The Brielle Land Association soon built a spacious family hotel on the corner of Park Avenue and Brielle Avenue.  The hotel was opened in 1883, and was named the “Hotel Carteret”.  Families living in the area could then avail themselves of meals in the new hotel, thereby avoiding the inconveniences of meal preparation during their summer vacation.  Water works were promised but never materialized.

The Brielle Land Association also built Brielle Road and requested that the county build them a bridge to afford residents access to ocean bathing.  The Manasquan Seaside newspaper reported on Friday May 11, 1883 that, “The Board of Freeholders met at Brielle on Wednesday of this week after viewing the route for the proposed new road from that place to the sea and considering the matter fully, decided not only that the county would build the bridge but also granted $1500 for building the abutment.

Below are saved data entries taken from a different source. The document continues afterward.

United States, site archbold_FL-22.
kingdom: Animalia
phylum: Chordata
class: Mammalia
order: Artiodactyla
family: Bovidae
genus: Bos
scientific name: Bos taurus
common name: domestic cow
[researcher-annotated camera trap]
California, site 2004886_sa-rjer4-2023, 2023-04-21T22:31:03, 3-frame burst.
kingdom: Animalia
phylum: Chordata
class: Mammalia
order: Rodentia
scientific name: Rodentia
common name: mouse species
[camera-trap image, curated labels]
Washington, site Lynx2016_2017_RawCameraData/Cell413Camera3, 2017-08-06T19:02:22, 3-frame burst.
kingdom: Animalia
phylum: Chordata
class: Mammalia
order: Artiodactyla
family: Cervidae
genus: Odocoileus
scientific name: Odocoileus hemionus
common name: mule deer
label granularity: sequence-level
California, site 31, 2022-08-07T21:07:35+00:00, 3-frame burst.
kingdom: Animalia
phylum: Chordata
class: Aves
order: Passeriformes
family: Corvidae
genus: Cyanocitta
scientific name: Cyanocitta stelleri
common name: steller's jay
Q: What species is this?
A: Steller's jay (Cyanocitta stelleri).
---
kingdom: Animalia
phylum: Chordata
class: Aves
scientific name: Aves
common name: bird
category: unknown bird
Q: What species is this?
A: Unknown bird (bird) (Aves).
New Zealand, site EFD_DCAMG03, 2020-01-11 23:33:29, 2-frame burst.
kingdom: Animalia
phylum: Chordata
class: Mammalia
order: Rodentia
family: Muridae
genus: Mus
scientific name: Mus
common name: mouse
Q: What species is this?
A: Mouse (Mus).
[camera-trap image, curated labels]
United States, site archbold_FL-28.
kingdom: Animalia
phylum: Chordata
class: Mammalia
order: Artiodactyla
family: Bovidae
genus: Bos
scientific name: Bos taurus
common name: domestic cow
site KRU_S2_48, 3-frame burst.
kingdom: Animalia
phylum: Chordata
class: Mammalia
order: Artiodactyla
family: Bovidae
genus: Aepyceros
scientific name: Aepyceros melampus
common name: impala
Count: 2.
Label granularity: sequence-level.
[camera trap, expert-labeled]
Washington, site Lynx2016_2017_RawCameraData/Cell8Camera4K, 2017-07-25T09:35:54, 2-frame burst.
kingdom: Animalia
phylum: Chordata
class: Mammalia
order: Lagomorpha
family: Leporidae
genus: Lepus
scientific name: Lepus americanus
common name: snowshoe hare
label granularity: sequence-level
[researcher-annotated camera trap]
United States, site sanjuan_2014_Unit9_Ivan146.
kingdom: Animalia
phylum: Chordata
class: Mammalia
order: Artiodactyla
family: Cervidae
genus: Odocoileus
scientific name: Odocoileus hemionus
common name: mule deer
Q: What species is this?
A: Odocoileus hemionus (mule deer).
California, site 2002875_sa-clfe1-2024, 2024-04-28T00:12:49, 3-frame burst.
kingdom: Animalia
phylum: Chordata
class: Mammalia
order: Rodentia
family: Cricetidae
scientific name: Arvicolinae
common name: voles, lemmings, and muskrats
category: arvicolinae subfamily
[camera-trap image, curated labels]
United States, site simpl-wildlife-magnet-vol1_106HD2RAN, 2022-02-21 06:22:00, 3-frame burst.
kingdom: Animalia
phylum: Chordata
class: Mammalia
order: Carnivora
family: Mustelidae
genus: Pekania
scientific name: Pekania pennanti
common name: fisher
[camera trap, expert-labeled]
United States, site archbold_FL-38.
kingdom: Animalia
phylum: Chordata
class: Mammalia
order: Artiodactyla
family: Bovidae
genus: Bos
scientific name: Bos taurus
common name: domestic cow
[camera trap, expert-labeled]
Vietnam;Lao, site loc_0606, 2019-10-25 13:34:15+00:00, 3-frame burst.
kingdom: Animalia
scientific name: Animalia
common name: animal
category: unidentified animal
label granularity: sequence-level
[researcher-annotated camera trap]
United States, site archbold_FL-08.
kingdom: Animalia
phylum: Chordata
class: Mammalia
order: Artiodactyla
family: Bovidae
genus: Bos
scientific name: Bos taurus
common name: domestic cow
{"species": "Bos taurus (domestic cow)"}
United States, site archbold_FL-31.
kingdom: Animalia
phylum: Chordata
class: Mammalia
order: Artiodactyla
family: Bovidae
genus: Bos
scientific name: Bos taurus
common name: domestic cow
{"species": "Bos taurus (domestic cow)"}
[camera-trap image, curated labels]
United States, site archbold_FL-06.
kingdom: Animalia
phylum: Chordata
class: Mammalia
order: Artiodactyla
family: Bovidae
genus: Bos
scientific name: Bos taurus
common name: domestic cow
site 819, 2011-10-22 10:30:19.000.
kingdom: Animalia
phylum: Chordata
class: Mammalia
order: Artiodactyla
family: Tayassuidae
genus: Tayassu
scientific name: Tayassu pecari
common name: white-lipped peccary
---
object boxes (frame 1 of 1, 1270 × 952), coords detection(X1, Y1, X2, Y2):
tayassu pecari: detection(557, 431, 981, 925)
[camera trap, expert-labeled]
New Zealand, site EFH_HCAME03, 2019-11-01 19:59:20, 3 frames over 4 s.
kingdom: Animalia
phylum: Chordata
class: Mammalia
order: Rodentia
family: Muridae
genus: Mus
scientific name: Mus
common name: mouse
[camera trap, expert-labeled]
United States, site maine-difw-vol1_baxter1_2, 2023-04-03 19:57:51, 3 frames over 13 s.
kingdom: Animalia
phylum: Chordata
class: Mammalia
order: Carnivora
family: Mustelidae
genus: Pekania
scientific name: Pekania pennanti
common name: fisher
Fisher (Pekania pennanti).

By July of 1883 the bridge had been completed.  The July 13, 1883 Manasquan Seaside reported, “The committee of the Board of chosen Freeholders having in charge the building of the bridge over the Glimmerglass, met at Brielle on Monday last to inspect the bridge just completed.  The Freeholders, with a number of invited guests from this vicinity, were handsomely entertained at a dinner by the Brielle (Land) Association at the Hotel Carteret, after which the new structure was examined by the committee and a number of other gentlemen present and all expressed themselves highly satisfied with the work done by the contractor, Mr. Nesbit.” In the article it was also reported that, “The Brielle (Land) Association have built a very handsome pavilion and bathing establishment upon the beach, directly opposite their property, for the use of the guests of the Hotel Carteret”.

The Brielle Land Association was dissolved in about 1897, with the stockholders given lots up to the amount of their stock holdings.  More than 20 years later in 1919 the Borough of Brielle was created, consisting of the Brielle Land Association tract, the original Union Landing area, the and all the property up along the river as far as Old Bridge Road.